In bridge structures, Structural Health Monitoring (SHM) techniques for assessing the performance of a new structure during construction or in its as-built state and the assessment of performance of any rehabilitation or the evolution of safety of a degrading structure are available. The sensor data are analysed to develop SHM markers. The markers typically seek to detect varied events, sudden events and the evolution of the performance of the structure with time. Typically, they include identification of events in the form of some kind of an outlier and the characterisation and calibration of a certain time-span in the form of a defined domain of values. Wavelet based analyses are gaining significant popularity in this regard in the scientific literature. In terms of approach, statistical techniques have also been shown to have great promise. There is some limited existing work based on experiments of full scale bridges. A number of them consider wavelet based techniques while the use of various monitoring devices have also been investigated. Data dependent numerical and statistical algorithms have been observed to be very successful in identifying events. These experiments are extremely important since they not only provide a high degree of confidence regarding the use of a method but also delineate the practical limitations and problems associated with such detection.

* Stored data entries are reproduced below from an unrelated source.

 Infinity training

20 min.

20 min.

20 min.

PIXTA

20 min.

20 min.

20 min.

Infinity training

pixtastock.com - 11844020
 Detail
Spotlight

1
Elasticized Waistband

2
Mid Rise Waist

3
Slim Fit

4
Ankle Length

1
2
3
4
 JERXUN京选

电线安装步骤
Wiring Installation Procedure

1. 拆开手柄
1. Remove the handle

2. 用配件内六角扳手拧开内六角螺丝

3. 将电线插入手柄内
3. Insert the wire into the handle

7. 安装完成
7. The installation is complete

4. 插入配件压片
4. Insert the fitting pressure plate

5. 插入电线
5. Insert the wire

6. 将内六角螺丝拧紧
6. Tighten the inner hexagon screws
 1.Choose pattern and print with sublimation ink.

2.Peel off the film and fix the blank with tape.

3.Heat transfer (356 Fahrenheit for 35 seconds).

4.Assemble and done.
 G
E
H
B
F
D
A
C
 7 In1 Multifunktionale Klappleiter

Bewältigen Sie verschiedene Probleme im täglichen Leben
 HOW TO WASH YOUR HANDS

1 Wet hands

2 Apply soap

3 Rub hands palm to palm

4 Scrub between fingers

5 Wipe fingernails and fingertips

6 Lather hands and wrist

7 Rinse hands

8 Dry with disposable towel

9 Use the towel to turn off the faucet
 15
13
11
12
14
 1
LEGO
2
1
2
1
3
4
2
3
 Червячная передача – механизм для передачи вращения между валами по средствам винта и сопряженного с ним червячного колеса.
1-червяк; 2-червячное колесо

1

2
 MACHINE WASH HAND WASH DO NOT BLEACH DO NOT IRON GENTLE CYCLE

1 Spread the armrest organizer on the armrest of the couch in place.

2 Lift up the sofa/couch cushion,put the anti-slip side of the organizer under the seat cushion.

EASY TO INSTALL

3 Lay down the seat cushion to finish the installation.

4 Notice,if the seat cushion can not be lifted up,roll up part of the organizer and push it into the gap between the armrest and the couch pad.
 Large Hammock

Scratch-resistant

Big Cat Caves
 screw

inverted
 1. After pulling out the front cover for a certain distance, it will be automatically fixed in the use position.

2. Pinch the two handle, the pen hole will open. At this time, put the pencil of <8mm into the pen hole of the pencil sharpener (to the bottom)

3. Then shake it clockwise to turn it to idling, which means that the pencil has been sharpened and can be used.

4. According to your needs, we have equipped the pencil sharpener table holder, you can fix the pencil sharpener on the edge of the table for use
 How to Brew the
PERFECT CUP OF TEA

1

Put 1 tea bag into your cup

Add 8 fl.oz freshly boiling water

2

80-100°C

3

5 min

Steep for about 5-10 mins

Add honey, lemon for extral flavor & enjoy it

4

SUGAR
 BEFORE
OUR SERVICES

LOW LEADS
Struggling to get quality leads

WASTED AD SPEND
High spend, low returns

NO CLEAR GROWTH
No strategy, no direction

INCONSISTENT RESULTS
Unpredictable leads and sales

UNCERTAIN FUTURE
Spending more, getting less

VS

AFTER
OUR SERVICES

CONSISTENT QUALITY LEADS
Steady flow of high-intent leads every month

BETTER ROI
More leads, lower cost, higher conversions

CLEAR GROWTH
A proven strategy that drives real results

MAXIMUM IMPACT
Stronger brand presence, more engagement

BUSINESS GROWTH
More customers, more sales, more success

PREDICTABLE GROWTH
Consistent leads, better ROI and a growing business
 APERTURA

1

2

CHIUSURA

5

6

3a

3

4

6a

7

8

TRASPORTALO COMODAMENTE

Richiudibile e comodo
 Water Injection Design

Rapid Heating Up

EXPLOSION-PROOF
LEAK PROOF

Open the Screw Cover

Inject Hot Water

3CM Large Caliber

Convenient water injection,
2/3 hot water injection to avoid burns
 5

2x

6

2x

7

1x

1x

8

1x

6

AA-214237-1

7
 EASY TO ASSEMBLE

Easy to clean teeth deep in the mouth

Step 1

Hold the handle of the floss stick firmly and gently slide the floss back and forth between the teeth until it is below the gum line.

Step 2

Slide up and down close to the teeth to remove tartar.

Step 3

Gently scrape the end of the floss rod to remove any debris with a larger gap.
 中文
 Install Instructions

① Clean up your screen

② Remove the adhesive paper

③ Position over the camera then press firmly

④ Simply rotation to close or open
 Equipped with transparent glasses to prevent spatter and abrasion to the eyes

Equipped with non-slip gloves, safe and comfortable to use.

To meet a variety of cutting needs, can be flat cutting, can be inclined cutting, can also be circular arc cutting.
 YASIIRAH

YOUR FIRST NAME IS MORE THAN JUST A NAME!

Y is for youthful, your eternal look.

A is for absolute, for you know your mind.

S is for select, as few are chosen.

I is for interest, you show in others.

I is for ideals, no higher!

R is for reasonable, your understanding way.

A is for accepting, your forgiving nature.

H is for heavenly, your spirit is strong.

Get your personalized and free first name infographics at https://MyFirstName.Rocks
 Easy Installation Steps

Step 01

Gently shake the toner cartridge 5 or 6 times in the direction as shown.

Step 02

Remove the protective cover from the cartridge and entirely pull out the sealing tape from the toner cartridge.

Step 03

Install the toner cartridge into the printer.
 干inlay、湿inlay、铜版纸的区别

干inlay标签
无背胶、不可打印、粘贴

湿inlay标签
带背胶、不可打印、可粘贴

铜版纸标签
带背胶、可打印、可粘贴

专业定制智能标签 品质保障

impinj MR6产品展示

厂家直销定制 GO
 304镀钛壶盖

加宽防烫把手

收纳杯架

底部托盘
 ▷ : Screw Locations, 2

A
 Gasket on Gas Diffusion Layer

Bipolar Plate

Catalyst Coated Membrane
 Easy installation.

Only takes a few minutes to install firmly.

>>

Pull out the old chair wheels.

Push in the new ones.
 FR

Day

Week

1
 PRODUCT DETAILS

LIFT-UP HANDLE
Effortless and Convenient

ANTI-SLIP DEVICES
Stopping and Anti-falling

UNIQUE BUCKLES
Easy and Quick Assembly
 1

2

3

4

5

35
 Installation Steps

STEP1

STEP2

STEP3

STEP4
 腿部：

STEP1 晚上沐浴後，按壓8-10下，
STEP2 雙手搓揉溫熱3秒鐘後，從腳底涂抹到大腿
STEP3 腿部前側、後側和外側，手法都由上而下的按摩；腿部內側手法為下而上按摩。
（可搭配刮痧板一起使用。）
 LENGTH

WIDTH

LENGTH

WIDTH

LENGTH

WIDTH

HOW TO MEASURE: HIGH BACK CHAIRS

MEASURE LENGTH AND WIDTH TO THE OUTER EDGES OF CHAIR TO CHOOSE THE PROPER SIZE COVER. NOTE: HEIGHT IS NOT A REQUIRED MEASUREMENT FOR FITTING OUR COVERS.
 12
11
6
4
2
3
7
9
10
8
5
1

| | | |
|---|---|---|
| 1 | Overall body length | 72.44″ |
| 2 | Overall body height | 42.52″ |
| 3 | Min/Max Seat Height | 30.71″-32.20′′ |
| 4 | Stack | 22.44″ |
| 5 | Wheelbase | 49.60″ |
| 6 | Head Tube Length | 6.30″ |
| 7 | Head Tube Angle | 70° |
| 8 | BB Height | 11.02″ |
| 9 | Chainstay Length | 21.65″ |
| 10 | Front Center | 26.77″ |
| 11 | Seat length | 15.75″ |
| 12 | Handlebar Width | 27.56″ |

To date sensor information has mostly been employed in addressing specific problems in bridge monitoring, maintenance and management. The direct translation of such data is not available for a general condition rating. Some research projects have started to link bridge ratings with sensor data. In principle, such a correlation or a ranking has been seen to be of great importance although work carried out in this regard has been limited to visual inspections. It is concluded that the development of algorithms to link continuously observed sensor data with the rating of a bridge would be of significant benefit. The condition rating derived in this process would be significantly more robust, than those currently available for non-instrumented bridges, due to the reduction in both epistemic and aleatory uncertainties.
A sizeable portion of maintenance budgets for the rail networks considered in this research is spent on maintenance and renewal of the ballast in the track-bed. The primary reason for this maintenance is the fact that a railway track structure is not designed to retain its shape for long periods. Differential permanent deformation (i.e. settlement) develops quickly under traffic loading causing a reduction in riding quality which, if not corrected, compromises safety. The principal material in which the deformation takes place is the ballast, which consists of approximately single-sized aggregate, meeting specified criteria for size, shape and durability but not for overall mechanical properties. In relative terms, it is a cheap material and it has the advantage that it can be ‘reshaped’ when necessary, enabling correction of track line and level to be carried out. This reshaping is most commonly conducted using a tamping machine, which physically lifts the track back to the correct position, inserts steel tines into the ballast and packs ballast stones under the lifted sleepers. This is not a particularly difficult operation, nor is it very expensive (in terms of €/km), but it is highly disruptive to operations and also contributes significantly to the process of ballast degradation, which is much more expensive to correct.